Net rental income fell 10.2% in the year to 31 March, to £478m. That reflects the sale of some properties, lower rents in others and increases in delayed payments from tenants.
However, the real impact of the coronavirus outbreak didn't hit until the end of the year, with the group collecting just 68% of rent due between 2 March and 30 April. That affected property values at the year end, with net asset value down 14.5% to 774p per share.
As a result the group reported an after tax loss of £1.1bn for the year.
British Land still has significant headroom over its covenants (conditions set by its lenders) and access to substantial liquidity. As previously announced the group has suspended its dividend for the time being.
The shares rose 2.9% in early trading.
British Land's retail tenants are among the hardest hit by the coronavirus outbreak. With stores shut, revenue will be zero.
In theory British Land is still entitled to collect rent, but whether it would be forthcoming is unclear. In any case management have clearly decided that helping crisis hit tenants through the tough times is more important - with 44% of March and April retail rent either deferred or forgiven. We think that's a sensible decision, ensuring there are still shops to open at the end of this comes above a few months' rent.
It comes at an already difficult time for retailers, with online competition mounting. Last year saw several high profile bankruptcies in the sector that dented the rental roll, while a series of Corporate Voluntary Agreements (CVAs) mean other retailers have been able to cut tenancies unexpectedly short. Increased empty space combined with a lack of buying activity in the sector, has seen British Land take a substantial hit on the value of its portfolio.
The good news is most of the empty stores have been re-let fairly quickly, and British Land's sites have historically outperformed the wider market in terms of footfall and sales. However we think the current crisis will accelerate the shift from bricks to clicks.
British Land isn't sitting on its hands while the retail world changes around it though. The group's consolidating the retail portfolio through asset sales, and is focussing on larger sites with the potential for mixed use. The combination of asset sales and falling property values means retail now accounts for less than 35% of the portfolio and it should steadily decline as times goes on.
By comparison property value and rents are still growing in the far larger London office portfolio. New developments should contribute to growth over time and the group also hopes to develop a moderate residential business. The huge 53 acre Canada Water development will play an important part in that transition. Whether the coronavirus outbreak, and shift to home working, affects long term demand for office space remains to be seen, but British Land's flagship assets should be some of the most resilient office assets out there.

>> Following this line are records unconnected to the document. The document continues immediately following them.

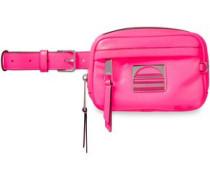 Woman Embellished Cracked-leather Belt Bag Bright Pink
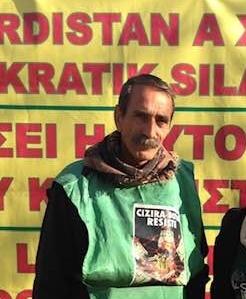 Να αφεθεί ελεύθερος ο Κούρδος αγωνιστής Τσερκέζ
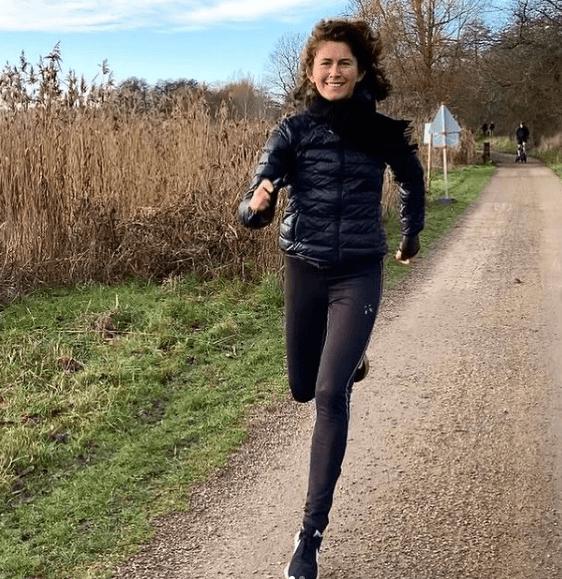 ¿Qué es el Power Walking? ¿Cuáles son las diferencias con el running? En el aire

Fortunately British Land's balance sheet was in relatively good shape going not the current crisis. Access to significant cash financing from banks should allow it to weather the immediate storm. However, the group has still decided to suspend the dividend. That's very unusual for a REIT, but management believe keeping cash in the business is in the long run interest of investors.
Always bearing that caution in mind, we flag that British Land's share price is currently around 50% lower than management's estimated asset value per share. It's very likely the value of British Land's properties will see further writedowns over the coming months, but at the current valuation you could assume the retail portfolio was worth nothing at all and still be getting a healthy discount on the remainder of the portfolio.
We think British Land could prove an interesting value opportunity for investors prepared to take a higher level of risk and a longer term view. Having said that the road to recovery isn't smooth and there's not guarantee the share price will ultimately recover.
Full Year Results
While occupancy remains high in British Land's Retail portfolio, some 96%, there were significant challenges this year even before the coronavirus outbreak. Rental agreements signed during the year were 4% below previous rents. CVAs and bankruptcies affected 118 units, with the combination of store closures and rent reductions knocking £11.3m off the annualised rent roll.
Following the coronavirus outbreak all but two of British Land's Retail sites are trading to some extent, although only 15% of units are open. A further £5.1m of rental income has been affected by customers falling into administration, with retail valuations down 26.1%, with retail now accounting for 34.7% of the group total. British Land collected 43% of rents due between the start of March and end of April, with forgiving rents for smaller retailers and agreeing deferrals for others.
Occupancy in the group's Office portfolio also remain high, at 97%, with valuations rising 2.3%. Lettings and renewals within the portfolio were on average 9.1% ahead of estimated rental value. The group collected 97% of Office rent due between the start of March and end of April.
The Canada Water project received initial planning approval during the year, increasing the value of the site by 9.8%. Some other developmentas, including 100 Liverpool Street and 1 Triton Square, have seen speed of development affected as social distancing measures are introduced.
British Land completed £118m of acquisitions in year and £385m of capital investments, with £382m of disposals - a net investment of £121m. Disposals were concentrated in the retail portfolio, with some acquisitions in offices and residential.
The group finished the year with underlying net debt of £3.9bn, up 9.5% year-on-year. That reflects lower cash flows from operations as well as increased levels of investment. LTV at the year end stood at 34%.
British Land finished the year with access to £1.3bn in undrawn borrowing facilities and cash. The group could withstand a further 45% fall in valuation before needing to take any action on covenants.